Company Overview:
At Codvo, software and people transformations go hand-in-hand. We are a global empathy-led technology services company. Product innovation and mature software engineering are part of our core DNA. Respect, Fairness, Growth, Agility, and Inclusiveness are the core values that we aspire to live by each day. We continue to expand our digital strategy, design, architecture, and product management capabilities to offer expertise, outside-the-box thinking, and measurable results
Job Summary:
As an MLOps Engineer, you'll design, deploy, and maintain production-grade ML workflows across AWS and Azure using container orchestration, IaC, and CI/CD pipelines. You'll bridge DevOps and ML teams to automate model training, deployment, monitoring, and edge API services—ensuring reliable, scalable AI solutions.
Key Responsibilities:
- Architect and implement MLOps pipelines for ML model training, versioning, deployment, and monitoring using tools like MLflow, Kubeflow, SageMaker Pipelines, or Azure ML.

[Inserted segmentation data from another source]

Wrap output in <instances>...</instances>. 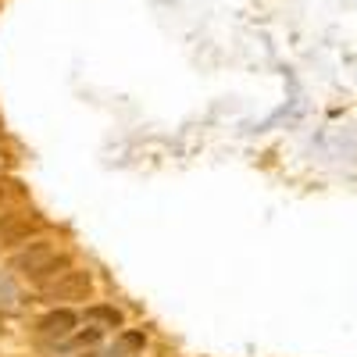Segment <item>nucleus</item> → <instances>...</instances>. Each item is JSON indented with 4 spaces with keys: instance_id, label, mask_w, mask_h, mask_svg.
Here are the masks:
<instances>
[{
    "instance_id": "obj_1",
    "label": "nucleus",
    "mask_w": 357,
    "mask_h": 357,
    "mask_svg": "<svg viewBox=\"0 0 357 357\" xmlns=\"http://www.w3.org/2000/svg\"><path fill=\"white\" fill-rule=\"evenodd\" d=\"M11 268L29 279H47V275H57L61 268H68V257L57 254L50 243H29L25 250L11 257Z\"/></svg>"
},
{
    "instance_id": "obj_2",
    "label": "nucleus",
    "mask_w": 357,
    "mask_h": 357,
    "mask_svg": "<svg viewBox=\"0 0 357 357\" xmlns=\"http://www.w3.org/2000/svg\"><path fill=\"white\" fill-rule=\"evenodd\" d=\"M89 289H93L89 272H75V268H68V272H61L47 286V296L50 301H86Z\"/></svg>"
},
{
    "instance_id": "obj_3",
    "label": "nucleus",
    "mask_w": 357,
    "mask_h": 357,
    "mask_svg": "<svg viewBox=\"0 0 357 357\" xmlns=\"http://www.w3.org/2000/svg\"><path fill=\"white\" fill-rule=\"evenodd\" d=\"M75 325H79V314L72 311V307H54L50 314H43L40 318V336L43 340H68L72 333H75Z\"/></svg>"
},
{
    "instance_id": "obj_4",
    "label": "nucleus",
    "mask_w": 357,
    "mask_h": 357,
    "mask_svg": "<svg viewBox=\"0 0 357 357\" xmlns=\"http://www.w3.org/2000/svg\"><path fill=\"white\" fill-rule=\"evenodd\" d=\"M86 321L104 325V329H118V325H122V311L111 307V304H93V307H86Z\"/></svg>"
},
{
    "instance_id": "obj_5",
    "label": "nucleus",
    "mask_w": 357,
    "mask_h": 357,
    "mask_svg": "<svg viewBox=\"0 0 357 357\" xmlns=\"http://www.w3.org/2000/svg\"><path fill=\"white\" fill-rule=\"evenodd\" d=\"M18 286H15V279L8 275V272H0V311H11V307H18Z\"/></svg>"
},
{
    "instance_id": "obj_6",
    "label": "nucleus",
    "mask_w": 357,
    "mask_h": 357,
    "mask_svg": "<svg viewBox=\"0 0 357 357\" xmlns=\"http://www.w3.org/2000/svg\"><path fill=\"white\" fill-rule=\"evenodd\" d=\"M146 336L143 333H122V350H143Z\"/></svg>"
},
{
    "instance_id": "obj_7",
    "label": "nucleus",
    "mask_w": 357,
    "mask_h": 357,
    "mask_svg": "<svg viewBox=\"0 0 357 357\" xmlns=\"http://www.w3.org/2000/svg\"><path fill=\"white\" fill-rule=\"evenodd\" d=\"M75 343H79V347H89V343H100V329H89V333L75 336Z\"/></svg>"
},
{
    "instance_id": "obj_8",
    "label": "nucleus",
    "mask_w": 357,
    "mask_h": 357,
    "mask_svg": "<svg viewBox=\"0 0 357 357\" xmlns=\"http://www.w3.org/2000/svg\"><path fill=\"white\" fill-rule=\"evenodd\" d=\"M126 350H122V343L118 347H107V350H97V354H86V357H122Z\"/></svg>"
},
{
    "instance_id": "obj_9",
    "label": "nucleus",
    "mask_w": 357,
    "mask_h": 357,
    "mask_svg": "<svg viewBox=\"0 0 357 357\" xmlns=\"http://www.w3.org/2000/svg\"><path fill=\"white\" fill-rule=\"evenodd\" d=\"M0 197H4V190H0Z\"/></svg>"
}]
</instances>
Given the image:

- Build and manage Infrastructure as Code (IaC) with Terraform for multi-cloud environments, including AWS EKS/ECS/Lambda and Azure AKS/Azure Functions.
- Design containerized applications with Docker and orchestrate them on Kubernetes (EKS/AKS) for high-availability ML inference and edge services.
- Develop CI/CD pipelines using Azure DevOps (ADO), GitHub Actions, AWS CodePipeline, or Azure Pipelines to automate deployments of Python/FastAPI microservices and Node.js backends.
- Create and optimize edge API applications (e.g., FastAPI-based services) for low-latency inference on AWS Lambda@Edge, Azure Functions, or ECS Fargate.
- Implement observability with Prometheus, Grafana, CloudWatch, Azure Monitor, and alerting for ML model drift, performance, and infrastructure health.
- Collaborate with data scientists and DevOps teams to productionize AI solutions, troubleshoot issues, and scale for high workloads.
- Write clean, production-ready code in Python, Node.js, and Bash for automation scripts, ETL processes, and API gateways.
Required Qualifications:
- Bachelor's degree in Computer Science, Engineering, or related field.
- 4+ years of experience in DevOps/MLOps roles, with proven deployments on AWS and Azure.
- Expertise in:
- Cloud: AWS (EKS, ECS, Lambda, SageMaker, ECR) and Azure (AKS, Azure ML, Functions)
- IaC & Orchestration: Terraform, Docker, Kubernetes (EKS/AKS)
- Pipelines: Azure DevOps (ADO), Jenkins, GitLab CI, or AWS/Azure-native tools
- Programming: Python (FastAPI, Pandas, Scikit-learn), Node.js
- ML Ops: Model deployment, versioning, monitoring (e.g., Seldon, KServe)
- Hands-on experience building edge services and API applications for real-time inference.
- Strong problem-solving skills in multi-cloud environments.
Preferred Skills:
- Certifications: AWS Certified Machine Learning – Specialty, Azure AI Engineer Associate, CKA/CKAD, Terraform Associate.
- Experience with vector databases (Pinecone, FAISS), serverless ML, or GenAI fine-tuning.
- Knowledge of React.js for dashboarding ML metrics.